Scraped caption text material
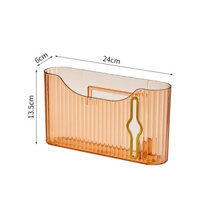 Hộp gắn tường, gắn kệ tủ đựng đồ đa năng - Khay đựng mặt nạ, mỹ phẩm- CHỌN MÀU - cam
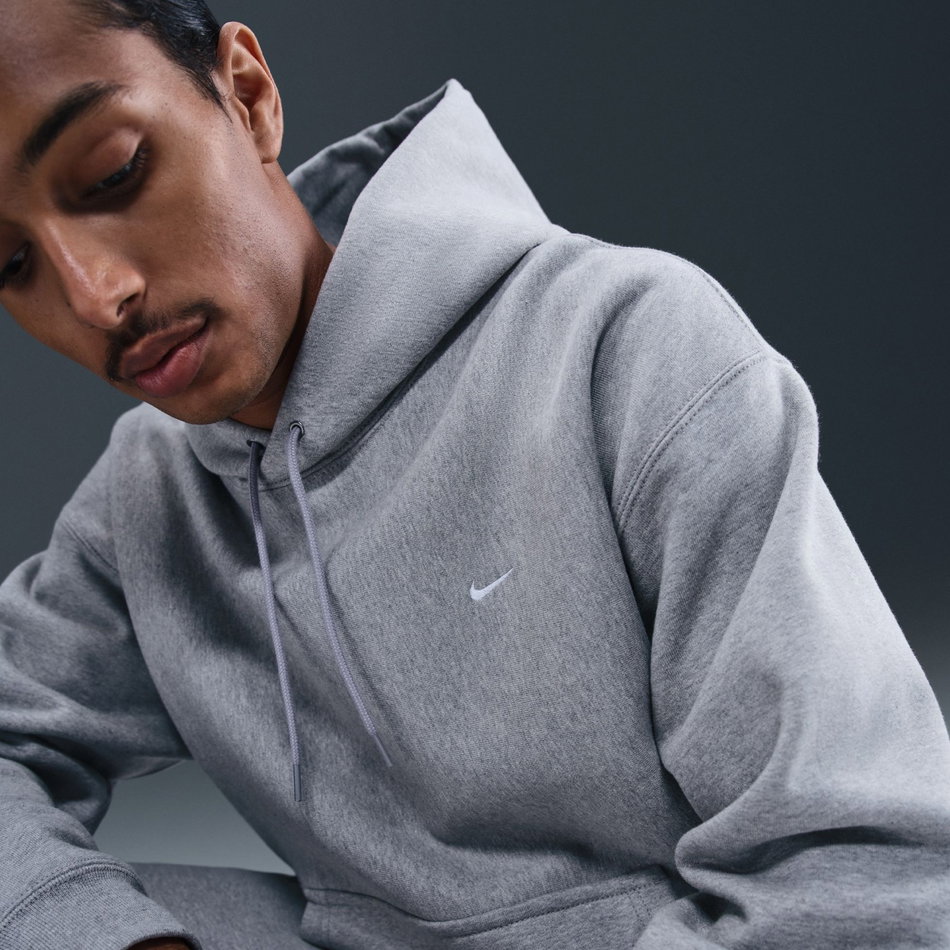 Solo Swoosh BB PO Hoodie Erkek Gri Sweatshirt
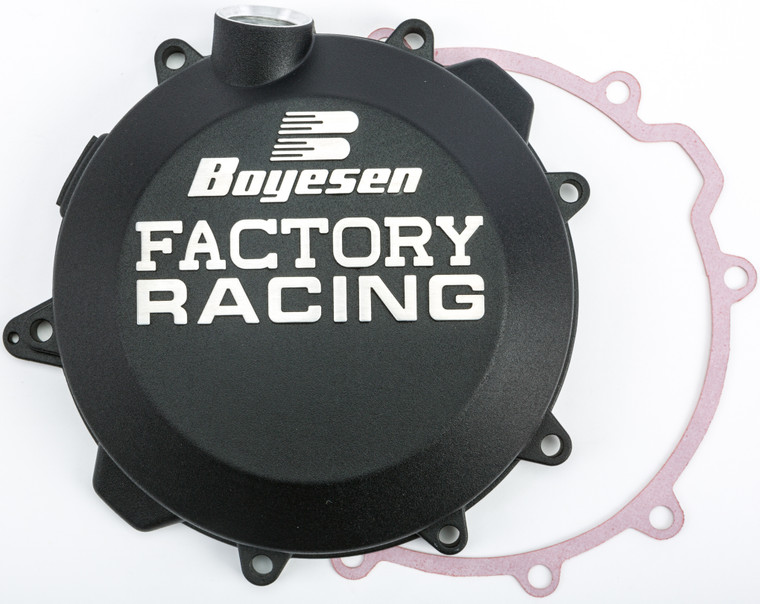 Boyesen - Factory Racing Clutch Cover Black - CC-42CB Boyesen - Factory Racing Clutch Cover Black - CC-42CB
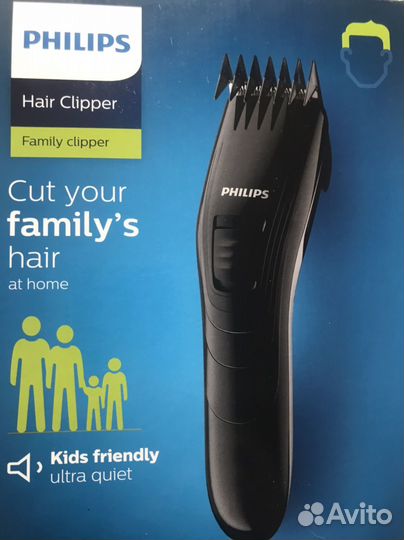 Машинка для стрижки волос philips новая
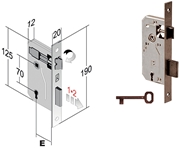 Immagine di SERRATURE BONAITI PATENT PICCOLA ART.42 B.QUADRO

- WHAT IS BEING ASKED
Please reproduce the caption text from all of the material above, line for line and without any changes, leaving out the pictures.

- EXERCISE SOLUTION
 Hộp gắn tường, gắn kệ tủ đựng đồ đa năng - Khay đựng mặt nạ, mỹ phẩm- CHỌN MÀU - cam
 Solo Swoosh BB PO Hoodie Erkek Gri Sweatshirt
 Boyesen - Factory Racing Clutch Cover Black - CC-42CB Boyesen - Factory Racing Clutch Cover Black - CC-42CB
 Машинка для стрижки волос philips новая
 Immagine di SERRATURE BONAITI PATENT PICCOLA ART.42 B.QUADRO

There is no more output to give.